### Data lines

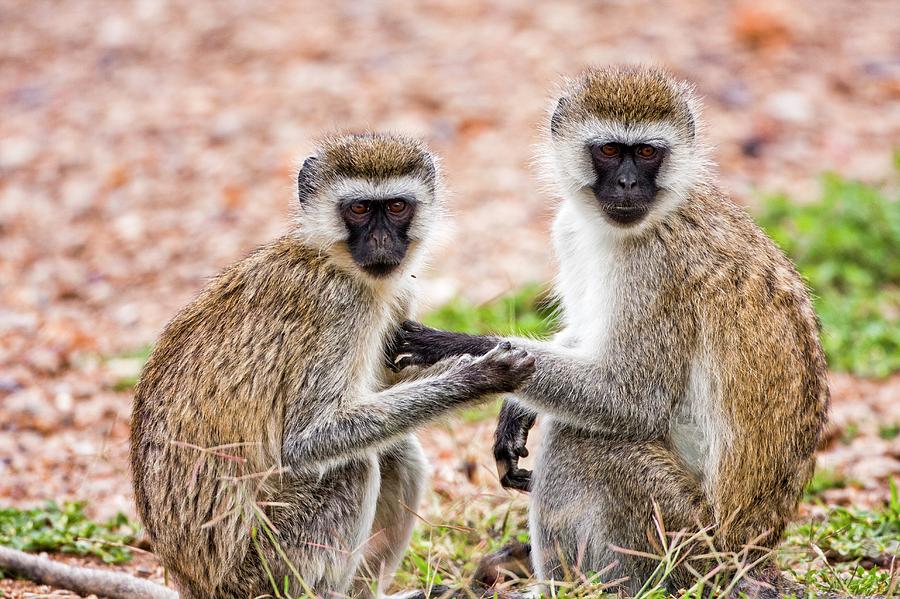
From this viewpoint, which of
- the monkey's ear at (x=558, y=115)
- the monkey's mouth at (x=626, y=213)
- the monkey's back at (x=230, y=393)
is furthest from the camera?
the monkey's ear at (x=558, y=115)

### Aim
Change "camera" to "viewer" in the lines above, keep everything else as it is, and leave the pictures out of your answer.

### Answer to the task
From this viewpoint, which of
- the monkey's ear at (x=558, y=115)
- the monkey's mouth at (x=626, y=213)
- the monkey's back at (x=230, y=393)
is furthest from the viewer?
the monkey's ear at (x=558, y=115)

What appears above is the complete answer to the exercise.